Acabo de volver a España después de tres semanas al otro lado del Atlántico y, aunque he seguido en la distancia las noticias que desde aquí llegaban, ha sido poner pie en tierra y he sido succionado por las consecuencias del frentismo mantenido entre los gobiernos del Estado español y la Generalitat catalana, a cuenta del 1-O, enrocados ambos en sus absolutas, aunque parciales, verdades y alejados del necesario sentido común para llegar a un acuerdo posibilista, especulando ambos sobre las expectativas de lo que el otro hará o no.
Soy madrileño, como Raúl Romeva; vivo la mitad del año en Cataluña y tengo realizadas inversiones allí, por lo que, supongo que, llegado el caso, de la proclamación de una república catalana, se me brindaría la posibilidad de optar entre ser ciudadano catalán, español e, incluso, mantener una doble nacionalidad. Aunque realmente lo que yo deseo, es que Cataluña siga siendo una parte de España, es mi opinión y supongo que por ello no seré rechazado como posible catalán, dado el caso, si por ejemplo, para admitir tal extremo se produjera en Cataluña una especie de examen como el que se está realizando en Gran Bretaña con ocasión del brexit, para los no nacidos allí, debiendo acreditar conocimientos elegidos ad hoc por los funcionarios de la escisión.

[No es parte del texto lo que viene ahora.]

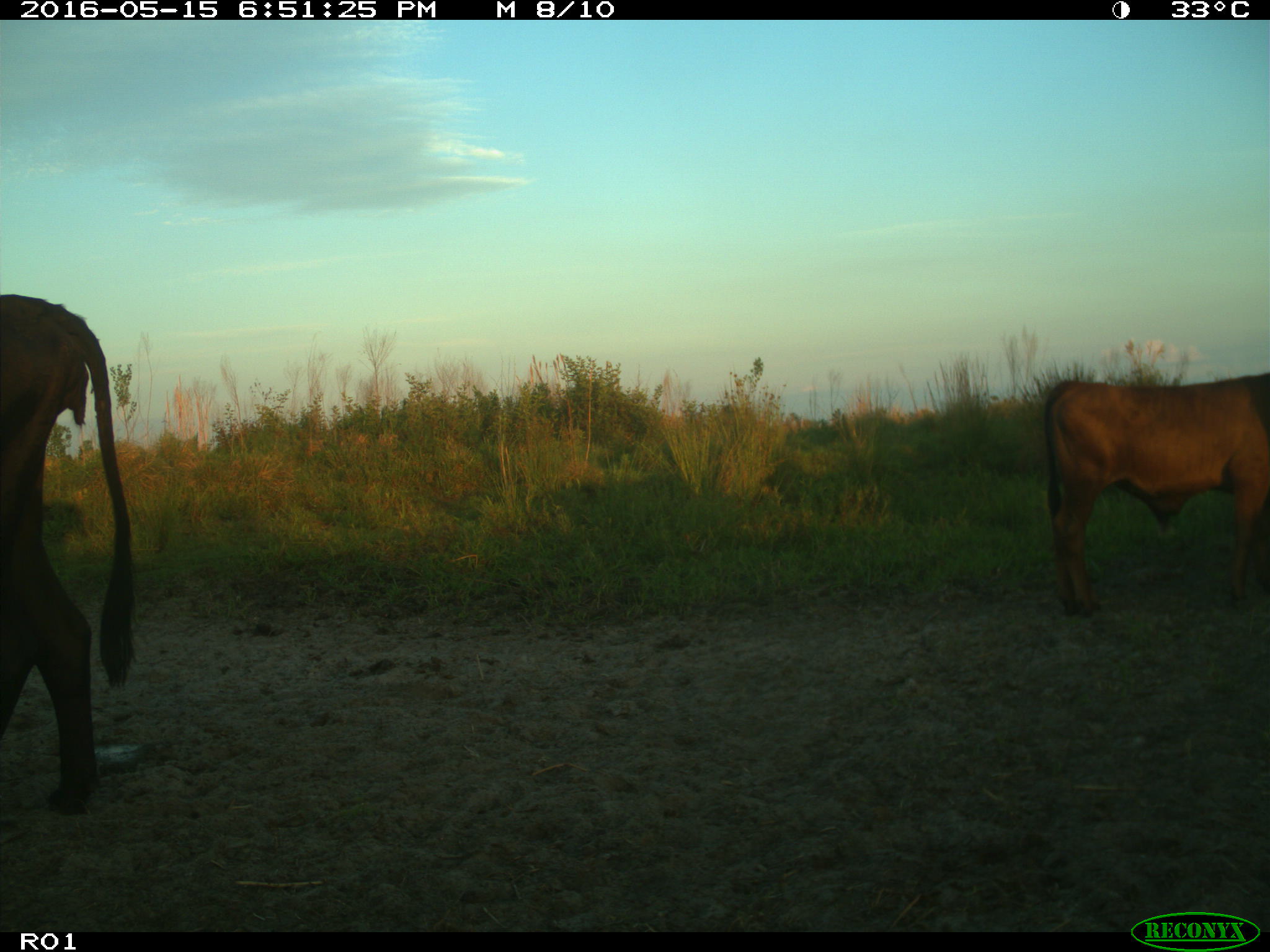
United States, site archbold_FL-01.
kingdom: Animalia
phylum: Chordata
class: Mammalia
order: Artiodactyla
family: Bovidae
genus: Bos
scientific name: Bos taurus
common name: domestic cow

Respeto profundamente a las personas que se sienten honestamente alineadas con las tesis de cualquier tipo de argumento, lo cual incluye a los independentistas catalanes, no sin dejar de reseñar que el crecimiento de su número en los últimos años, es la derivada de la no respuesta dada sobre ello por el gobierno de Rajoy, convirtiéndose en factoría diaria de nuevos soberanistas, efecto añadido al recurso del PP al Tribunal Constitucional a cuenta del Estatut de 2010 y la previa nefasta gestión de José Luis Rodríguez Zapatero con los compromisos que anunció demasiado alegremente y que, luego, no pudo cumplir.
Entiendo el mundo de hoy como global, por ello creo mucho más en las uniones que en las divisiones, y la historia demuestra que éstas, por la vía de los nacionalismos, estuvieron en el caldo de cultivo de los conflictos que derivaron en las últimas dos guerras mundiales.

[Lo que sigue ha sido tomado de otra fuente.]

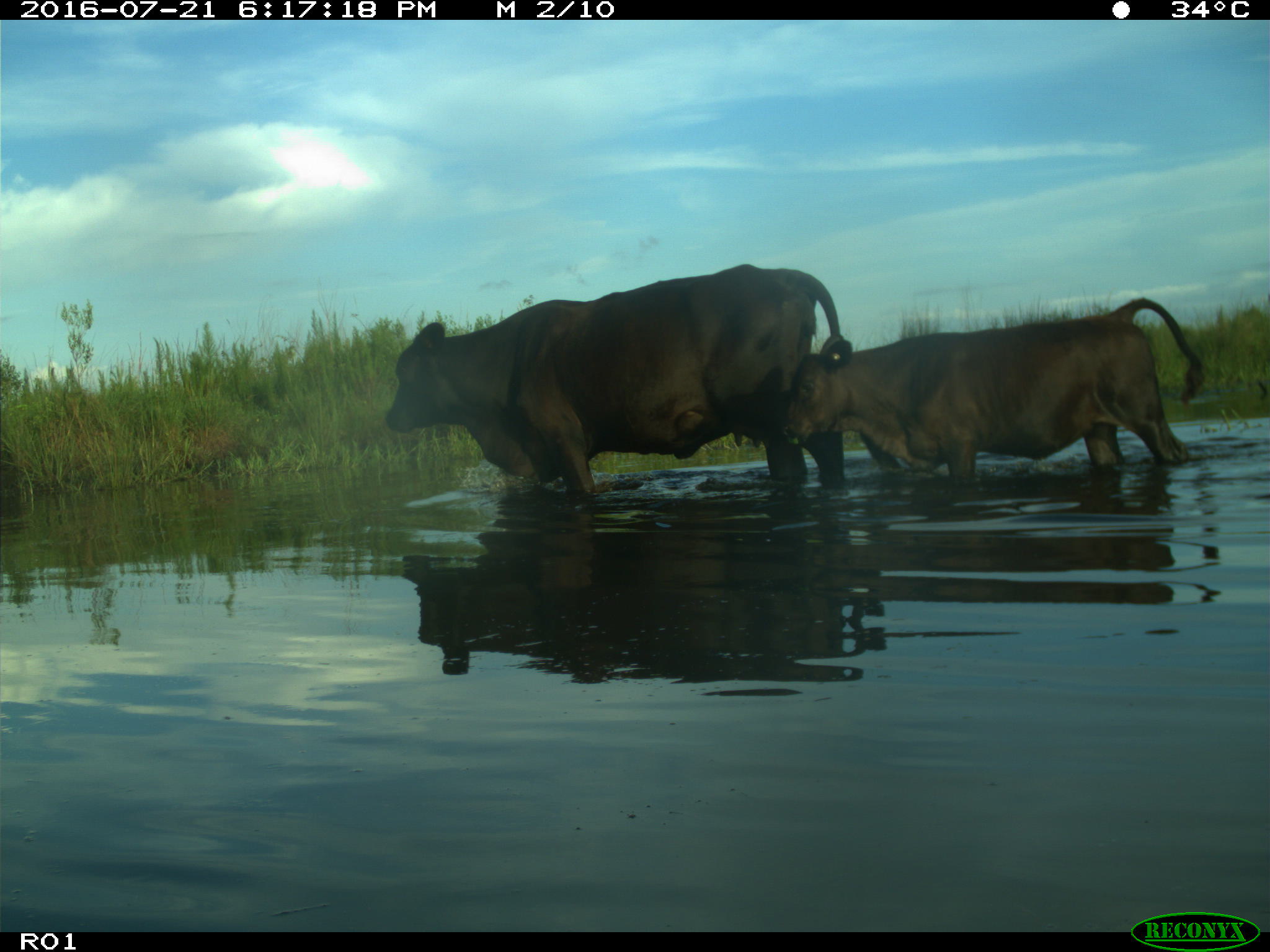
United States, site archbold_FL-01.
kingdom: Animalia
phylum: Chordata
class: Mammalia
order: Artiodactyla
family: Bovidae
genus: Bos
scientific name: Bos taurus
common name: domestic cow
Bos taurus (domestic cow).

Comprendo, y admito, la sensibilidad que ha crecido en Cataluña por unas expectativas no cumplidas y una cierta desafección, pero creo que todo ello tiene que ver mucho más con las emociones que con las certezas y que aún es posible un acuerdo, desde el respeto, comprendiendo los sentimientos, dándoles el espacio necesario para que se expresen, con recursos, competencias, poderes y representación institucional.
El brexit ha sido alentado desde la élite económica británica, con el foco puesto en seguir comerciando con la Unión Europea, pero cerrando sus fronteras al libre tránsito de trabajadores o ciudadanos, salvo que la fortuna del interesado pueda merecer la excepción, lo cual ya se está demostrando con los trámites conocidos como Life in the UK, además del examen de inglés, acompañado de unas tasas de 1.000 libras esterlinas por persona.

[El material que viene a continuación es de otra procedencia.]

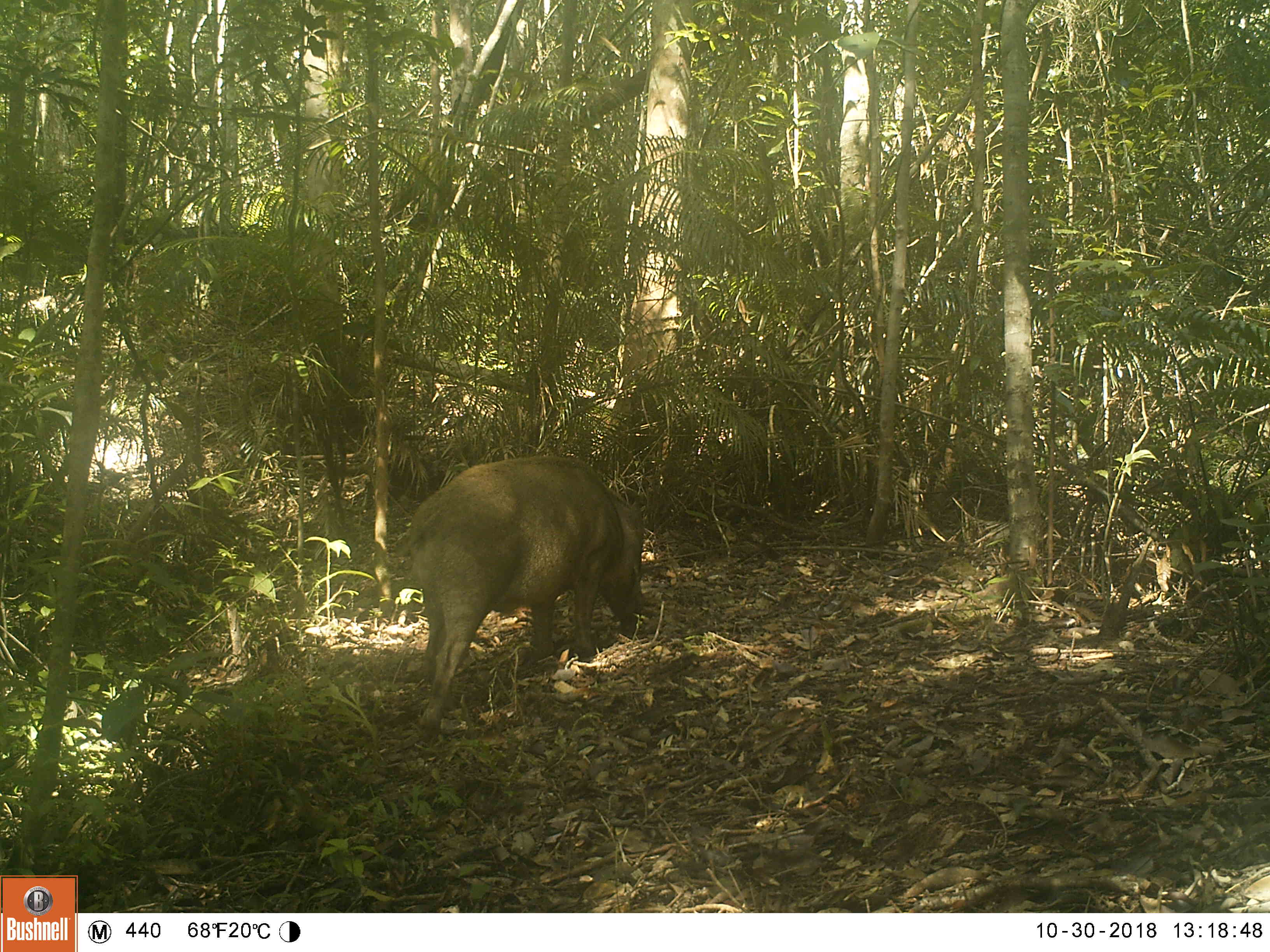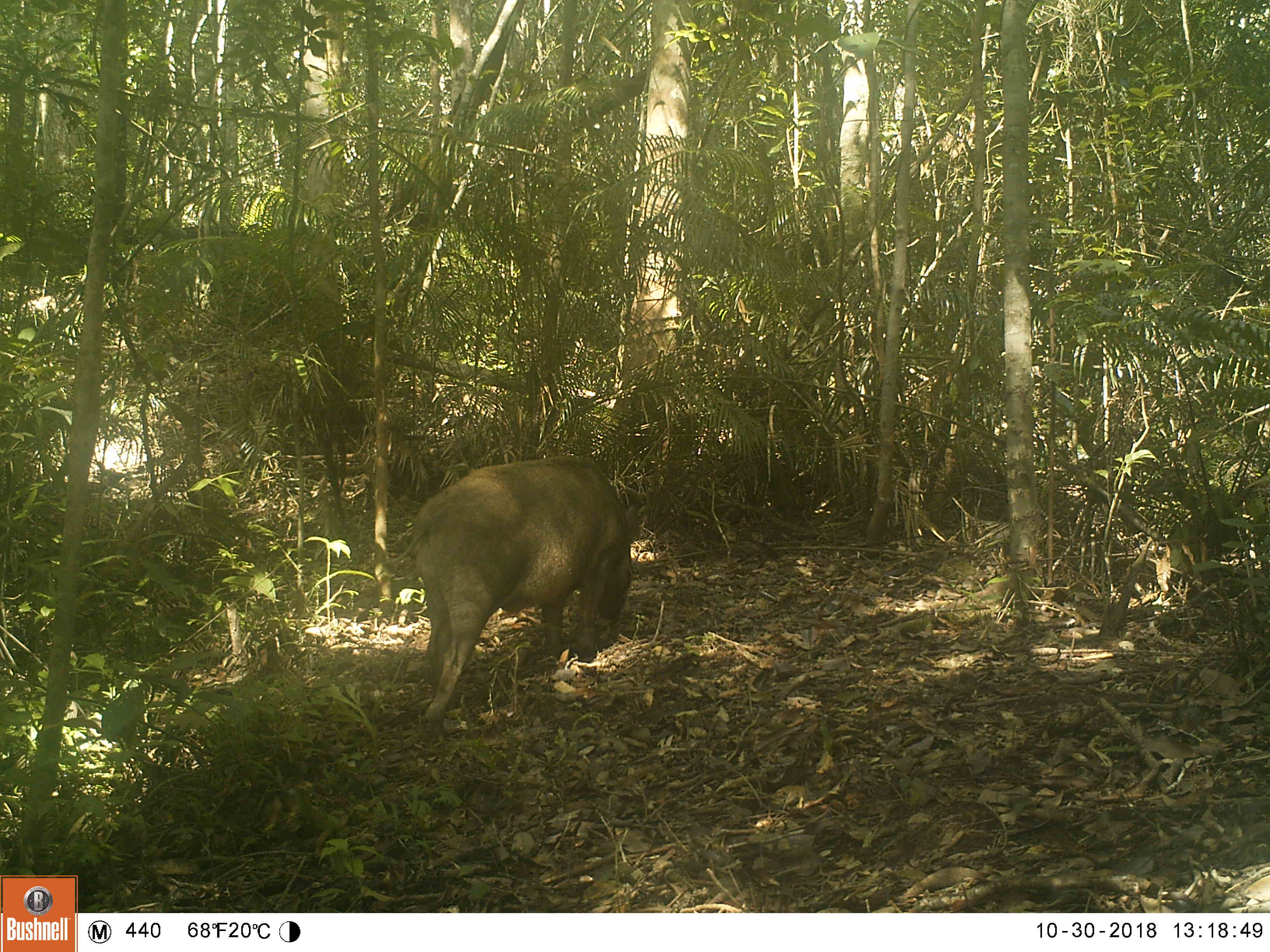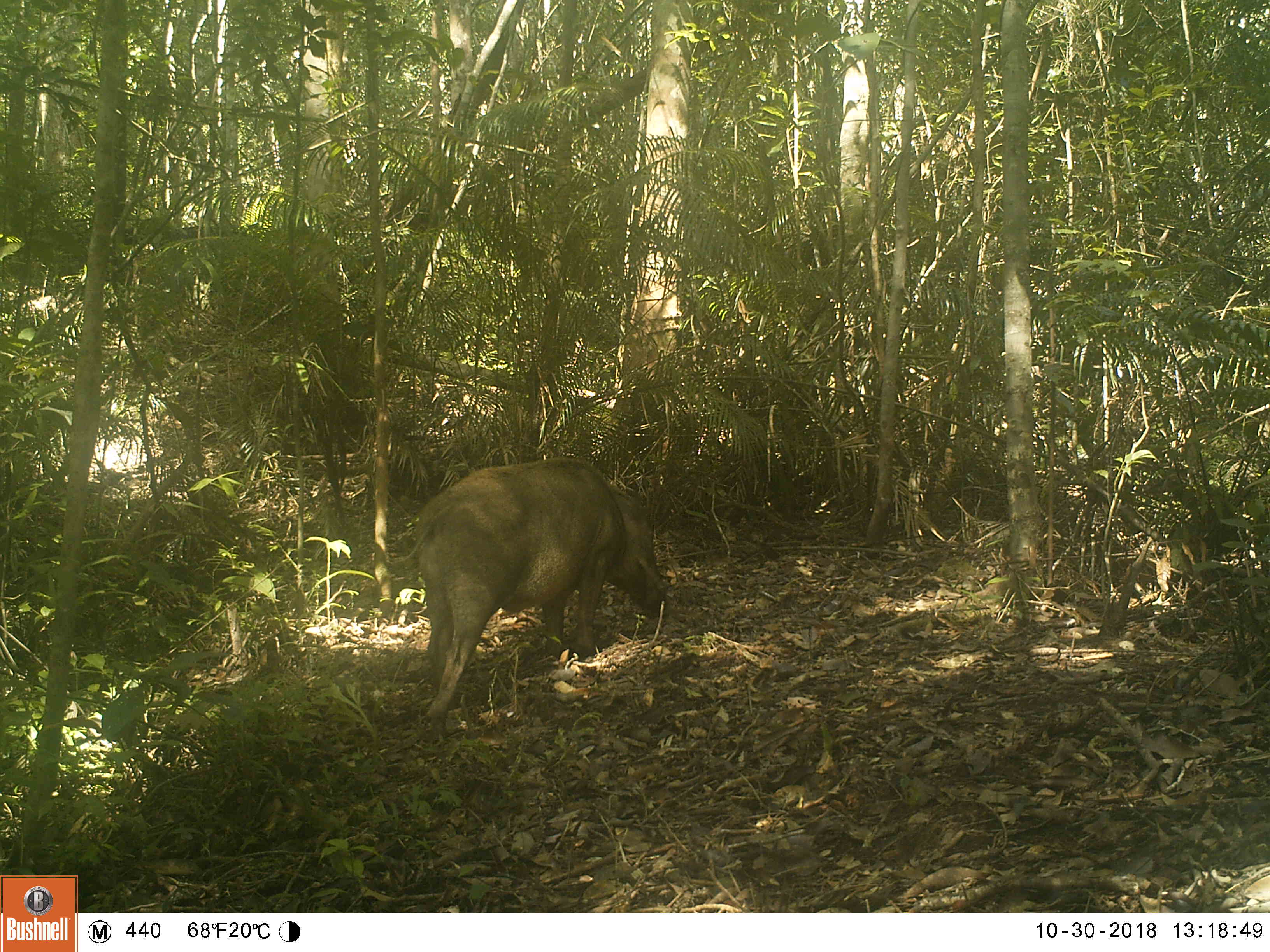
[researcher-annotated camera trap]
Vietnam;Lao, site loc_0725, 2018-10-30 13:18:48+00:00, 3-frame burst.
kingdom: Animalia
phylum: Chordata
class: Mammalia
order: Artiodactyla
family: Suidae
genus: Sus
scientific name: Sus scrofa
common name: eurasian wild pig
Eurasian wild pig (Sus scrofa). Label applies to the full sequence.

Y la élite catalana está detrás del procés, para garantizarse un Estado que dominar, controlando su gobierno, sus ministros (consellers), sus directores generales, sus vicesecretarios… su presupuesto y, por supuesto, su propia justicia, detalle nada baladí viniendo, como venimos, enraizados en el tres per cent.
Por cierto, hablando de economia, dinero y supuestos déficits, cabría recordar que, en cualquier Estado, quienes contribuyen con sus impuestos no son las comunidades autónomas, ni regiones concretas o determinadas ciudades, sino que son los ciudadanos, en función de su renta, sea mayor o menor, y se sientan soberanistas o no.
Superemos la división y la ruptura, quienes están detrás del conflicto, a ambos extremos de la cuerda, son las elites, para cubrir sus intereses, manipulando a las gentes de buena fé. El brexit ya está siendo buena prueba de ello y en Cataluña debe primar el seny.